2) Next, we lock a distinct MSTRM600G."pseudo table" for read on a
RowHash to prevent global deadlock for MSTRM600G.a.
3) We lock MSTRM600G.b for read, and we lock MSTRM600G.a for read.
4) We do an all-AMPs RETRIEVE step from a single partition of
MSTRM600G.b with a condition of ("MSTRM600G.b.Partition_Id = 13")
with a residual condition of ("MSTRM600G.b.Partition_Id = 13")
into Spool 2 (all_amps), which is built locally on the AMPs. Then
we do a SORT to order Spool 2 by row hash. The size of Spool 2 is
estimated with no confidence to be 86,644 rows. The estimated
time for this step is 1.34 seconds.
5) We do an all-AMPs JOIN step from a single partition of MSTRM600G.a
with a condition of ("MSTRM600G.A.Partition_Id = 13") with a
residual condition of ("MSTRM600G.A.Partition_Id = 13"), which is
joined to Spool 2 (Last Use) by way of a RowHash match scan.
MSTRM600G.a and Spool 2 are joined using a merge join, with a join
condition of ("(MSTRM600G.a.Partition_Id = Partition_Id) AND
((MSTRM600G.a."1_Id" = "1_Id") AND ((MSTRM600G.a."2_Id" = "2_Id")
AND (MSTRM600G.a."4_Id" = "4_Id" )))"). The result goes into
Spool 1 (group_amps), which is built locally on the AMPs. The
size of Spool 1 is estimated with no confidence to be 277,255 rows.
The estimated time for this step is 1.09 seconds.
6) Finally, we send out an END TRANSACTION step to all AMPs involved
in processing the request.
-> The contents of Spool 1 are sent back to the user as the result of
statement 1. The total estimated time is 2.43 seconds.

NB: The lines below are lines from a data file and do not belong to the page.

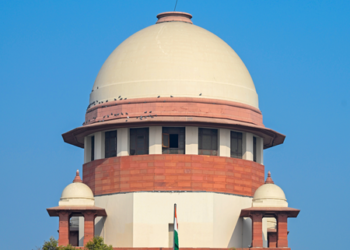 SC seeks state-wise data on regulation, monitoring of rehab centres for children with disabilities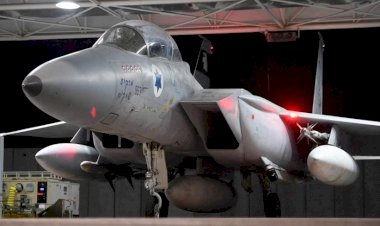 بين مصانع إنتاج الوقود والصواريخ.. كيف شلت إسرائيل الدفاعات الجوية الإيرانية؟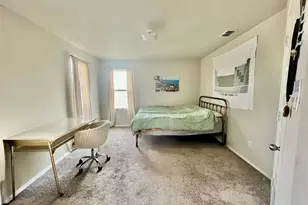 856 Towngreen Dr, Cleburne, TX 76031 - Photo 18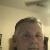 Profile Picture of Bill Sapp (@141919485) on Myspace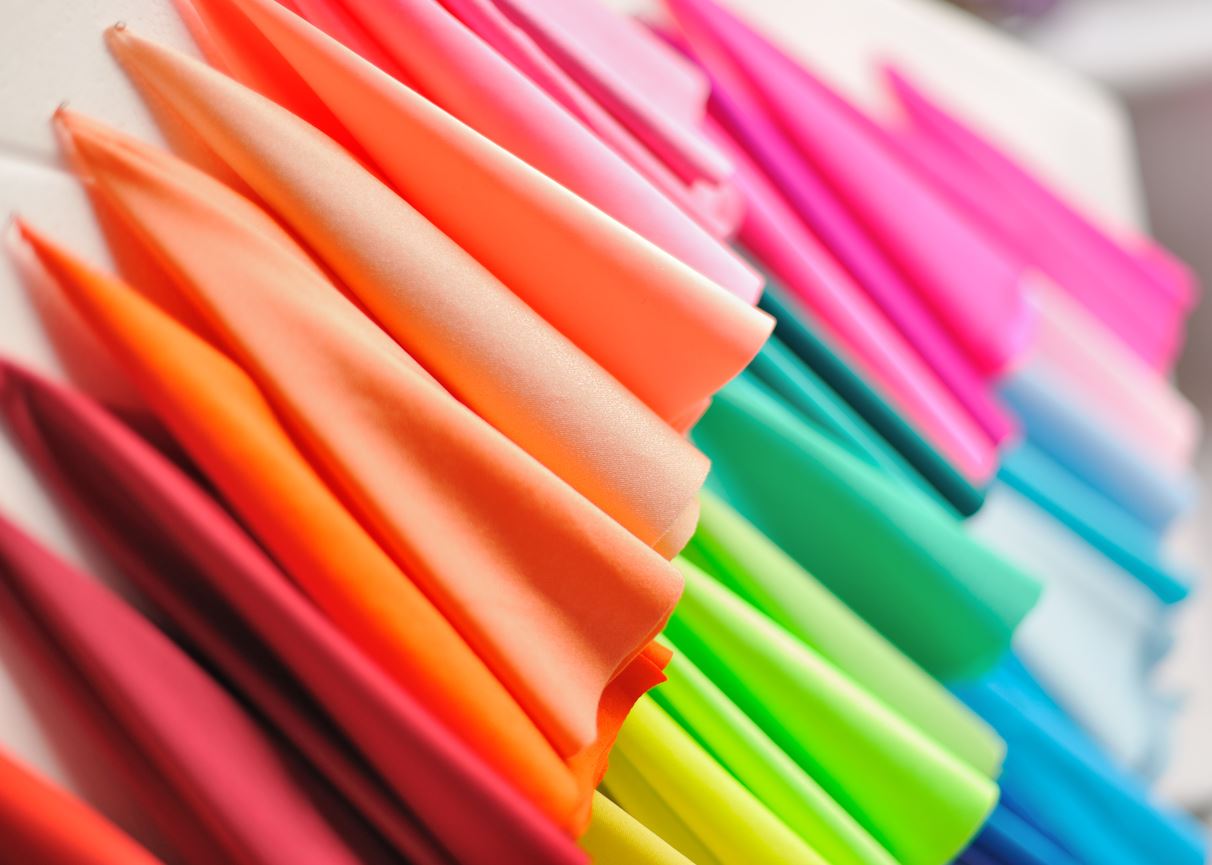 熱可塑性フィルム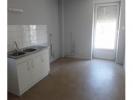 For rent Apartment Creusot  83 m2 4 pieces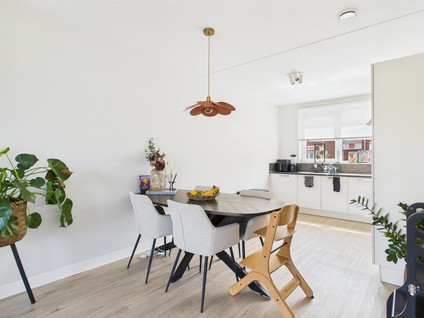 Puttingstraat 31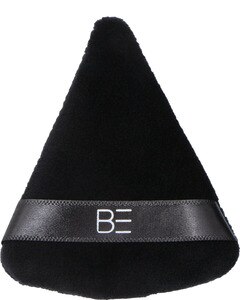 POEDERDONS POEDERDONS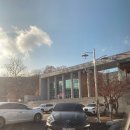 통진두레문화센터 두레홀 | 크리스마스 가족공연 추천 통진두레문화센터 ‘산타찾기’ 후기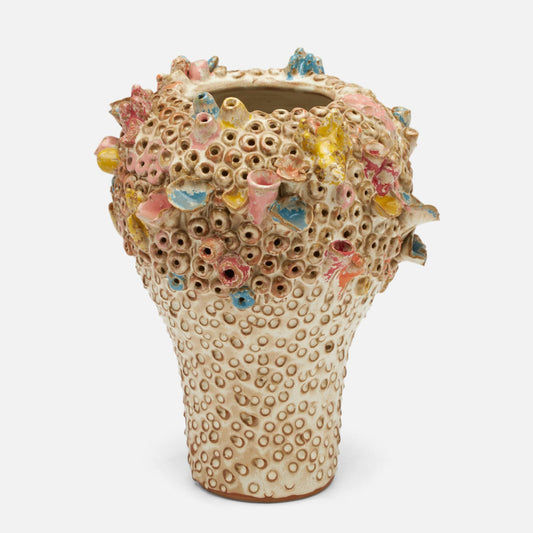 Priska Sculpture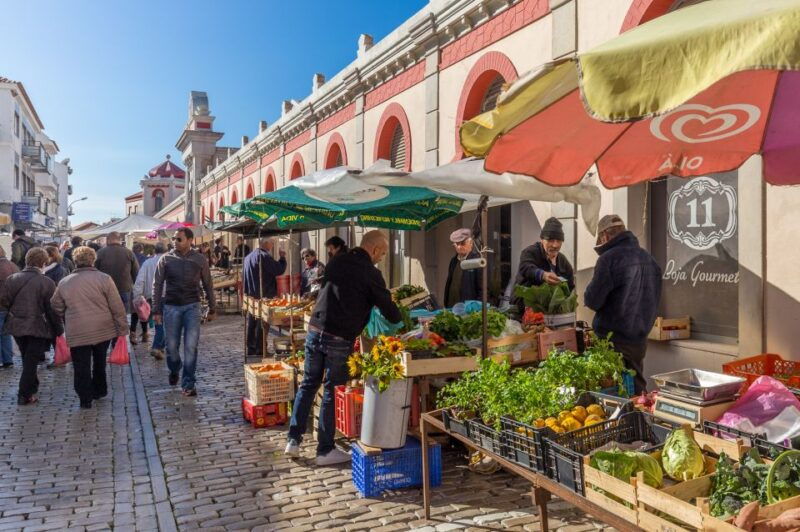 from-algarve-coast-day-trip-by-bus-to-loule-market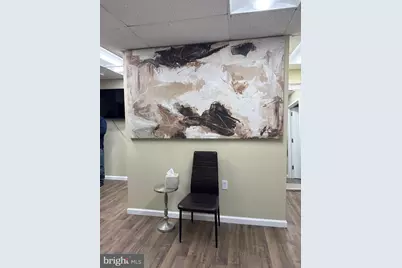 2 Professional Drive #242, Gaithersburg, MD 20879 - Photo 5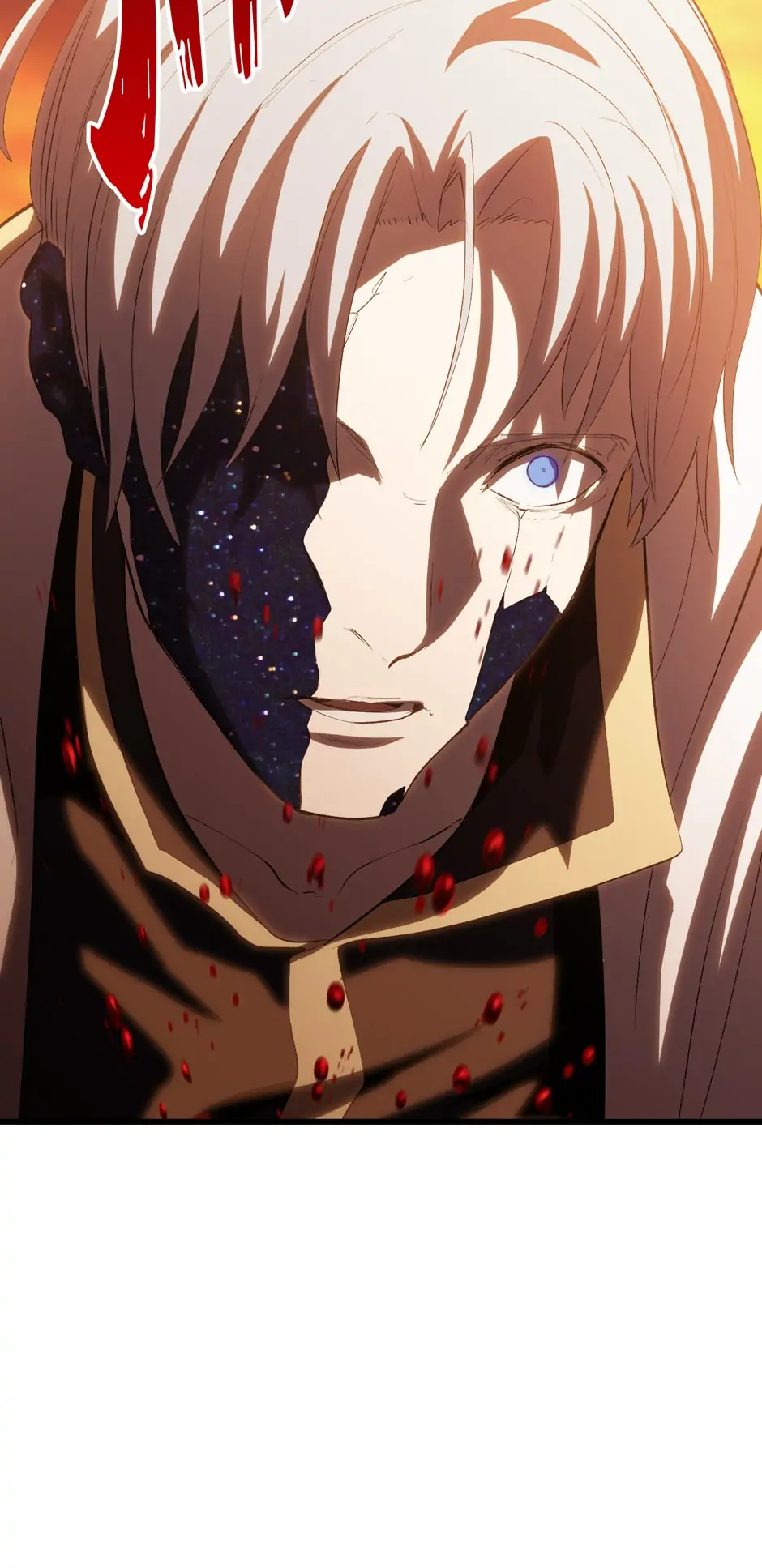Read Latna Saga_ Survival of a Sword King EN Manga Online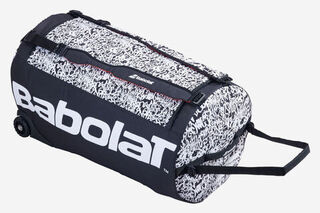 Babolat 1 Week Tournament Bag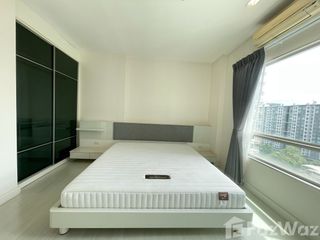 Wohnung zur Miete mit 2 Zimmer in Chatuchak, Bangkok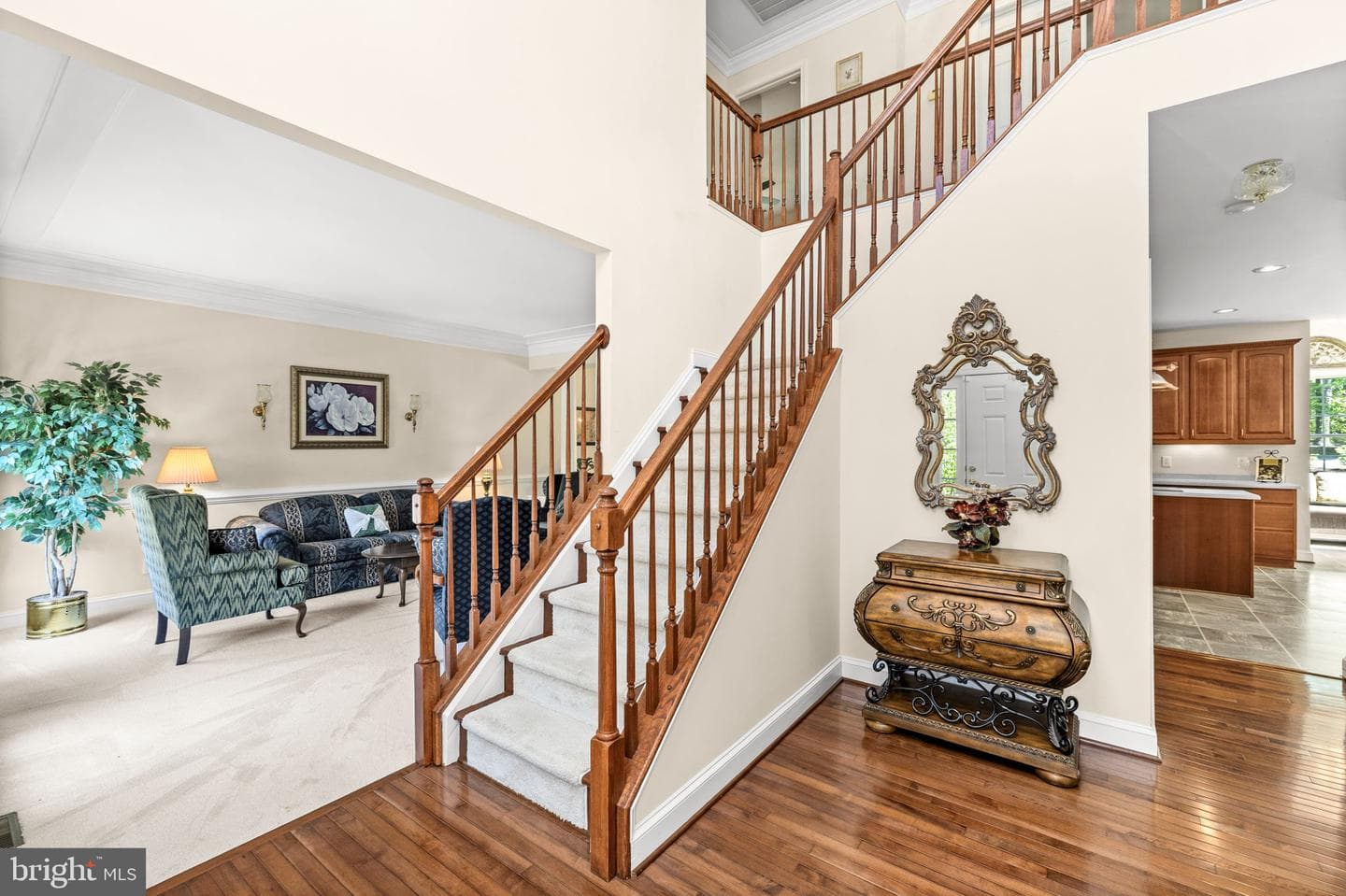 9504 Trentham Trail photo 8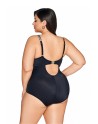  Maillot de bain une pièce model 211878 Ava 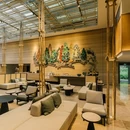 金华十二杉房开元名庭度假酒店 - 金华市旅游 缩略图 7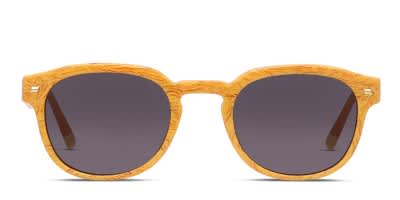 Le Specs Rudimentary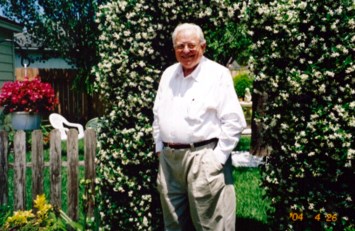 Obituary of Raymond F. Kunc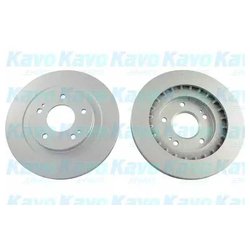 Kavo Parts BR-5756-C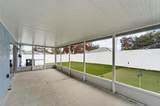 523 Napa Valley Circle - Photo 52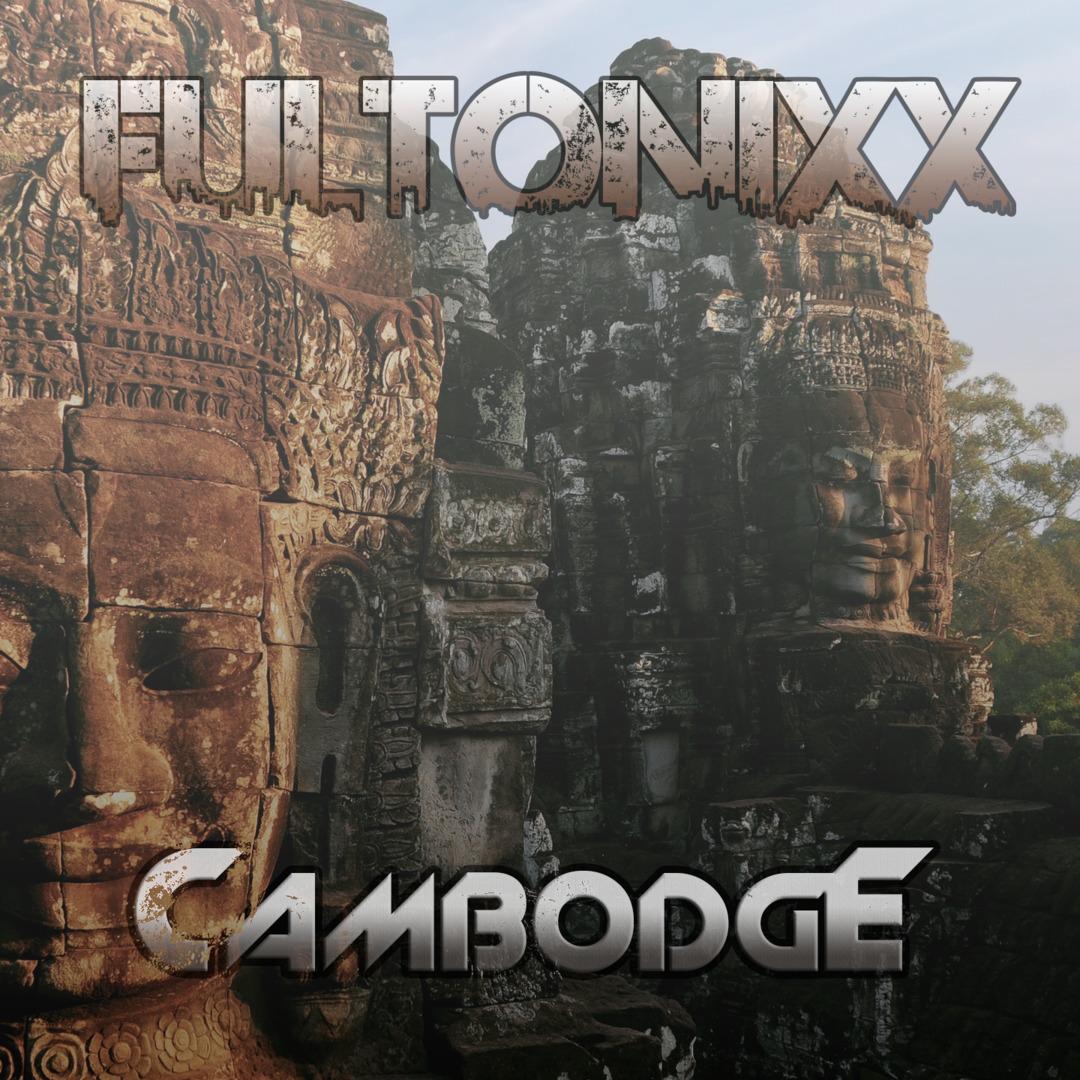 Cambodge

=========================================================================

I was expecting both the explain plan similar.

Thanks,
1 REPLY
Enthusiast

Re: PPI explain

In the second query, we have conditions on exactly primary index and partition columns. With additional ANDed conditions in the first query it picked up a different plan.